** 課題 **
A) 下の戸倉上山田温泉の記事では、大黒食堂は何年から店を構えているとされているか。
B) 下の戸倉上山田温泉の記事の続きを、最後の文の後から書き進めること。

-------- 文書の抜粋

温泉街の新戦略。舞台は長野・千曲市の戸倉上山田温泉。コロナ禍の苦境を乗り越えようと、「Z世代」と呼ばれる10代から20代の若者に向けてレトロな魅力を発信している。
昔ながらの食堂が人気に
この記事の画像(16枚)カラっと揚がった分厚いトンカツ。戸倉上山田温泉に1966年から店を構える「大黒食堂」だ。
トンカツにニンニクとニラを刻んだタレをかけた、「ニンタレカツライス」が看板メニューだ。
客:
おいしいです。衣がサクサクしていて、ニンニクの味も効いていて、がっつりきて
味はもちろん、50年以上続く昔ながらの食堂の雰囲気が今、注目を集めている。
地元客(15):
(レトロブームは)ありますね。(「レトロ」が)逆にはやってきているので、こういうお店の雰囲気とかも人気。あんまりないので、周りには。素敵です
大黒食堂・夏目和幸さん:
うちなんか店もレトロ、人間もレトロ。若い人たちは敏感なんですよ。新しいものをつくることも大切かもしれませんけど、昔のものを残していくのも大切。継続は力なり
昭和50年代には年間130万人前後が訪れた戸倉上山田温泉だが、レジャーの多様化などで年々減少し、2019年度は57万人余りに。

----------------
-------- 提供資料

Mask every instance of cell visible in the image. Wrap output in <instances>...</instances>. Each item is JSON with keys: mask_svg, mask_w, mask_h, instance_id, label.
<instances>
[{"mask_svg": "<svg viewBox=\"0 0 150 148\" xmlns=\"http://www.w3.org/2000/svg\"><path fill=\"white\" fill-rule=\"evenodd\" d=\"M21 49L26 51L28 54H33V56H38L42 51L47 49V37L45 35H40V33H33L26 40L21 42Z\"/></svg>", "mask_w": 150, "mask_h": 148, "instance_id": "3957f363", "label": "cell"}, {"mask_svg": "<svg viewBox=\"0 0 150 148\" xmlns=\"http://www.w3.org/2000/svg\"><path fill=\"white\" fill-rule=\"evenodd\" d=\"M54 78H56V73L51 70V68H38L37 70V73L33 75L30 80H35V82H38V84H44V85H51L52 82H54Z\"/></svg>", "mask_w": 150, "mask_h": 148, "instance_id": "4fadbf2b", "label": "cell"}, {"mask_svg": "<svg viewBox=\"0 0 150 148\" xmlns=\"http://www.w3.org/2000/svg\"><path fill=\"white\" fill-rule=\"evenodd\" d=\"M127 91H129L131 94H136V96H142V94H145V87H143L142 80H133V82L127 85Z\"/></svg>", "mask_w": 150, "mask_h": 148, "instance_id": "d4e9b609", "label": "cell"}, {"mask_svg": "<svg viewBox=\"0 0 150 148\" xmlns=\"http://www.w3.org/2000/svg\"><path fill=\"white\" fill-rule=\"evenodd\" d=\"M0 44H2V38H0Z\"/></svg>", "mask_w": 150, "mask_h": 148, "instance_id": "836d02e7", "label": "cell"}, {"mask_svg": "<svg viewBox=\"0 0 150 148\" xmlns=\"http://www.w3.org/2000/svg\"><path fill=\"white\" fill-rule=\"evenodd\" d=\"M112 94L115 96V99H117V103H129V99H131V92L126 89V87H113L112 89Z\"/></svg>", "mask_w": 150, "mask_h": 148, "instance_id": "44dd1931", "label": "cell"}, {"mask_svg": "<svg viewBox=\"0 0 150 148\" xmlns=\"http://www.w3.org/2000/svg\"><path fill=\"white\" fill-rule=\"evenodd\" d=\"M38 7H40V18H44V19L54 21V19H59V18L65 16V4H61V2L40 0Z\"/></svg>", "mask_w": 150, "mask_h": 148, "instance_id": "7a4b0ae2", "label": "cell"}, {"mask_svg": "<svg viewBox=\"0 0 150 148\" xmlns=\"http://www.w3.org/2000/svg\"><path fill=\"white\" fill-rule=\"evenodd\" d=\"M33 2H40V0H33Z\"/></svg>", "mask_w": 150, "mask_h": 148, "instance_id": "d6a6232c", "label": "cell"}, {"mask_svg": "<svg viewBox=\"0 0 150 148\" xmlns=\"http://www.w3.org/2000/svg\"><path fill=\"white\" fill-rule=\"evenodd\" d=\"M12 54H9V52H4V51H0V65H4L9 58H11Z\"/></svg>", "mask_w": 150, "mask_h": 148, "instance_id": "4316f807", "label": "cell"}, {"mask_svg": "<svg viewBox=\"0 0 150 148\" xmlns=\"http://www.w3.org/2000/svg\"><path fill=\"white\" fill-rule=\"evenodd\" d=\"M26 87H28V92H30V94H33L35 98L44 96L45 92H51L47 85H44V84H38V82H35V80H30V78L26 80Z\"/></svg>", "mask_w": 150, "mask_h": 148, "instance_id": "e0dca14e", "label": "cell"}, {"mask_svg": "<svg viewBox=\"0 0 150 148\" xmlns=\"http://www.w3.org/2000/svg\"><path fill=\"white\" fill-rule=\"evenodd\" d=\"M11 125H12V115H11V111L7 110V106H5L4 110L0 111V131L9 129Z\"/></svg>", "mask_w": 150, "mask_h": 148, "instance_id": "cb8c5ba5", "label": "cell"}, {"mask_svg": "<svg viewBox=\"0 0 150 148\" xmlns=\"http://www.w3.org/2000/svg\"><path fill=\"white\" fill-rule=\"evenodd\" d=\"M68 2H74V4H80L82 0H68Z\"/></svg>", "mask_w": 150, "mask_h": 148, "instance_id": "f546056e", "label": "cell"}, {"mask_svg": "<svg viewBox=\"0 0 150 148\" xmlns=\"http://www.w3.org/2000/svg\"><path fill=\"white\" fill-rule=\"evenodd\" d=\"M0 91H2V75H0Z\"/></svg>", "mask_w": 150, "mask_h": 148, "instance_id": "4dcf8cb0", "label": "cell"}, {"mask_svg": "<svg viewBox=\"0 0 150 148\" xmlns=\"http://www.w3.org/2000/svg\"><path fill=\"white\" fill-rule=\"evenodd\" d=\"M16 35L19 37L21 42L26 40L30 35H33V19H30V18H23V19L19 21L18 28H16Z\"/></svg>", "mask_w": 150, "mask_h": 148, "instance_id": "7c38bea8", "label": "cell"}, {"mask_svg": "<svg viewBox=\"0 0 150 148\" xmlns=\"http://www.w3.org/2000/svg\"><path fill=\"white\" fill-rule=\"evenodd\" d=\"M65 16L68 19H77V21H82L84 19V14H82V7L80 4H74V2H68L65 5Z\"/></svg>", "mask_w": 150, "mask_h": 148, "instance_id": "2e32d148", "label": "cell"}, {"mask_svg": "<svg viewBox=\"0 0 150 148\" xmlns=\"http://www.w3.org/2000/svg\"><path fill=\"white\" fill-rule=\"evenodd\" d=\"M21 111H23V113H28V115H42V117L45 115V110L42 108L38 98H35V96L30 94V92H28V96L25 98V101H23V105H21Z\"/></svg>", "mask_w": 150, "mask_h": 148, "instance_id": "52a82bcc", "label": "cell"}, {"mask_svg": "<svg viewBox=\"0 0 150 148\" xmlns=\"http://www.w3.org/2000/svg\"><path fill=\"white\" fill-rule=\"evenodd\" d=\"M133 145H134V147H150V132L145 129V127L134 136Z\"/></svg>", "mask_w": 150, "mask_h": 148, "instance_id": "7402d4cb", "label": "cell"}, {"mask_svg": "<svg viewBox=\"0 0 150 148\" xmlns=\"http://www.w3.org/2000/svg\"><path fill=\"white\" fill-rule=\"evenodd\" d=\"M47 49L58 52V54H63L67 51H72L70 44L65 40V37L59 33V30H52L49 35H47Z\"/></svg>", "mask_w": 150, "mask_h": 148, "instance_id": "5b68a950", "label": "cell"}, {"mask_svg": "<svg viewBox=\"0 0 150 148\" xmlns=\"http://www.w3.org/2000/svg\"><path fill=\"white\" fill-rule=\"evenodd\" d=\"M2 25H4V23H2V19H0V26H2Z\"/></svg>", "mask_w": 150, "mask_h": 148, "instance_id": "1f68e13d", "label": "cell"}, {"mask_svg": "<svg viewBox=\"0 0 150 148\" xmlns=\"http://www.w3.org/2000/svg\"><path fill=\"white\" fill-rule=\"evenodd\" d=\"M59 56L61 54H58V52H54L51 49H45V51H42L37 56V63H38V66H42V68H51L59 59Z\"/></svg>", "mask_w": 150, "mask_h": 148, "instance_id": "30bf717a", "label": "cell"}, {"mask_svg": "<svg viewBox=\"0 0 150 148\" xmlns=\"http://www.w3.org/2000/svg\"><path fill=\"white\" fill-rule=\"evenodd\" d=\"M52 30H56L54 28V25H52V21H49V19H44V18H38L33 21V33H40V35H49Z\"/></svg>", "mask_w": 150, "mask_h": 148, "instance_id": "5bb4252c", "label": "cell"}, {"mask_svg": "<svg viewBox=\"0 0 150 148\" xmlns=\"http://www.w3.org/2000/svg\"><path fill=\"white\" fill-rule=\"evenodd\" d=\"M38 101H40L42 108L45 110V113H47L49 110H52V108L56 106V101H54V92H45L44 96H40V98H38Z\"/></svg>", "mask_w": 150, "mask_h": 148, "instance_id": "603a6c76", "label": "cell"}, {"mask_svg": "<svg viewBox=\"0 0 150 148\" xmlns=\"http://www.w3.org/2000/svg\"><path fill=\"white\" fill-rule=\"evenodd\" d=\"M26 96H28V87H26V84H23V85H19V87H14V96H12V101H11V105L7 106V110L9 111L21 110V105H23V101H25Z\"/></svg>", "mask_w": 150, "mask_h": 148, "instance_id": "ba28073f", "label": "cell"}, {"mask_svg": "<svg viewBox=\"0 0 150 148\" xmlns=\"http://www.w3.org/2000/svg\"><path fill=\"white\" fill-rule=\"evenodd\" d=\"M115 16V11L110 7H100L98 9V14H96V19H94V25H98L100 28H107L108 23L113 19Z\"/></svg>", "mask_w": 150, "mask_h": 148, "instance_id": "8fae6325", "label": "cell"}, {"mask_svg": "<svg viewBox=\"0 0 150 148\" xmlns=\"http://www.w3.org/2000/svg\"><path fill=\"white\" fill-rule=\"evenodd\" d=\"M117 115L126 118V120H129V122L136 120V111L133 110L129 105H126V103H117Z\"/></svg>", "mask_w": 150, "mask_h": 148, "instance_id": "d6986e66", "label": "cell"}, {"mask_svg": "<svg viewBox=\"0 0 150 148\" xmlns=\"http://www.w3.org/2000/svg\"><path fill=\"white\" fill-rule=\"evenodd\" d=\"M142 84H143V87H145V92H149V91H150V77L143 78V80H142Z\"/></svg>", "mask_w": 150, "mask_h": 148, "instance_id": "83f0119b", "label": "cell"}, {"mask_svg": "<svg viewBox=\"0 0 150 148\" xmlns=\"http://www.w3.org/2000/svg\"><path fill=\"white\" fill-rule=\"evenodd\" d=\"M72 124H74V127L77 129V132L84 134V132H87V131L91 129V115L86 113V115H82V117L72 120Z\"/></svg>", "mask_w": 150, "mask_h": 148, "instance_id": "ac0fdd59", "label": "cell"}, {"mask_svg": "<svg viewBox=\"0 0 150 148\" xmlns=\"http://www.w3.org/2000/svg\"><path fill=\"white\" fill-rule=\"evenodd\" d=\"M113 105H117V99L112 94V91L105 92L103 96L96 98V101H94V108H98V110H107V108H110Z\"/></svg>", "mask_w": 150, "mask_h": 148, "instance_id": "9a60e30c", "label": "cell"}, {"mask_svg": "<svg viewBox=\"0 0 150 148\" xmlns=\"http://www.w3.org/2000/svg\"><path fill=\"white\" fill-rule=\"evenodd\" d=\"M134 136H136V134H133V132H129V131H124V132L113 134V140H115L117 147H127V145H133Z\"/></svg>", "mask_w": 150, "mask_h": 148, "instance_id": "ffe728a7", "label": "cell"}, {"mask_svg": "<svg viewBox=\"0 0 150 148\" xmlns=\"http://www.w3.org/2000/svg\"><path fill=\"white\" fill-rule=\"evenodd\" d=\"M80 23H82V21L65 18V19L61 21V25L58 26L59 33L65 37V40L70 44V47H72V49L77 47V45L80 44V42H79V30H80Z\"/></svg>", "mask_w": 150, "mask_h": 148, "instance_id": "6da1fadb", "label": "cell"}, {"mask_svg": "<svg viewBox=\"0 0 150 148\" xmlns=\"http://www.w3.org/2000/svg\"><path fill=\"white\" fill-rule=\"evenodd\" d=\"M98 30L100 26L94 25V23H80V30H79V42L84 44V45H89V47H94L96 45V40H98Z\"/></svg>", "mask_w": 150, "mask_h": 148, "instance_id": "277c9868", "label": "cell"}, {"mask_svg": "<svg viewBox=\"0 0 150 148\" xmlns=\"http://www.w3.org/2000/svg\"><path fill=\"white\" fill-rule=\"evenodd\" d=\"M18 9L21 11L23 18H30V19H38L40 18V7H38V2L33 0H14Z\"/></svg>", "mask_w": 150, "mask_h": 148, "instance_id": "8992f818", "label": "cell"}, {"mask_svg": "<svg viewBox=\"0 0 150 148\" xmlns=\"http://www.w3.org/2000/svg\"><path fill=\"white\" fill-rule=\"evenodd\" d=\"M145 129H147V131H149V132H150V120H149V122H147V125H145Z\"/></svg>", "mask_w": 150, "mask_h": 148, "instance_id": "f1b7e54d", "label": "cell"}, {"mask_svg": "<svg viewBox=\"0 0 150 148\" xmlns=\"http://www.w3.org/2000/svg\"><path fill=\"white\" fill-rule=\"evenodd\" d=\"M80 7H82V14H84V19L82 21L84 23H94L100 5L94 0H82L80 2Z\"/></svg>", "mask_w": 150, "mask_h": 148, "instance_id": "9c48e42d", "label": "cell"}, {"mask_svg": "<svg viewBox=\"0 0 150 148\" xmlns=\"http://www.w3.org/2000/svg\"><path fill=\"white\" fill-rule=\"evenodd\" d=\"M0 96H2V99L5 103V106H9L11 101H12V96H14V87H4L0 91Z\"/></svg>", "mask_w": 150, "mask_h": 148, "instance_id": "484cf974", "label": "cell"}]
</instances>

----------------

** 課題別の解答 **
A) 1966年から。

B)
さらにコロナ禍で2020年以降、団体客はほとんどゼロという状態だった。
信州千曲観光局・本田瑞季さん:
もともと来られていたお客さんがどんどん高齢化していて、新たな客層が入ってきていないのが一つの原因かなと考えている
「寂れた感じ」や「怪しい雰囲気」が魅力に
ところが最近、「Z世代」と呼ばれる10代後半から20代前半の若者たちに「レトロな温泉街」として注目されているのだ。
(SNS上の反応)
「戸倉上山田温泉は街並みもレトロで大好き」
「昭和レトロって感じで好きなんだよね。少し寂れた感じとか、夜は怪しい雰囲気なところも最高」
ターゲットは若者 温泉街の新戦略
観光局の若手職員たちが2021年、首都圏の学生などを対象に開いたモニターツアーの評判は上々だった。
信州千曲観光局・本田瑞季さん:
なかなかこういった通りに若い子たちは来ないので、「すごい」と感動してました。初めて見る世界、テレビの中みたいな
先月には飲食店などを紹介するパンフレットを作り、ツアーの商品化も進めている。
「Z世代」を狙う理由は、その情報発信力だ。
信州千曲観光局・本田瑞季さん:
若い子たちはSNSを活用しているということで、インスタグラムやTik Tokとかで、どんどん魅力を発信してほしいというのもあるし、SNSに「拡散力」もすごくあるので、千曲市に来たことのない方にも、こういったSNSで目について、新たなお客さんが来てくれたらいい
こちらは1928年創業の和菓子店が運営する喫茶店。中には昔懐かしい麻雀ゲーム機も…
若者向けにと、地元のアンズを使ったジャムを乗せたソフトクリームも提供している。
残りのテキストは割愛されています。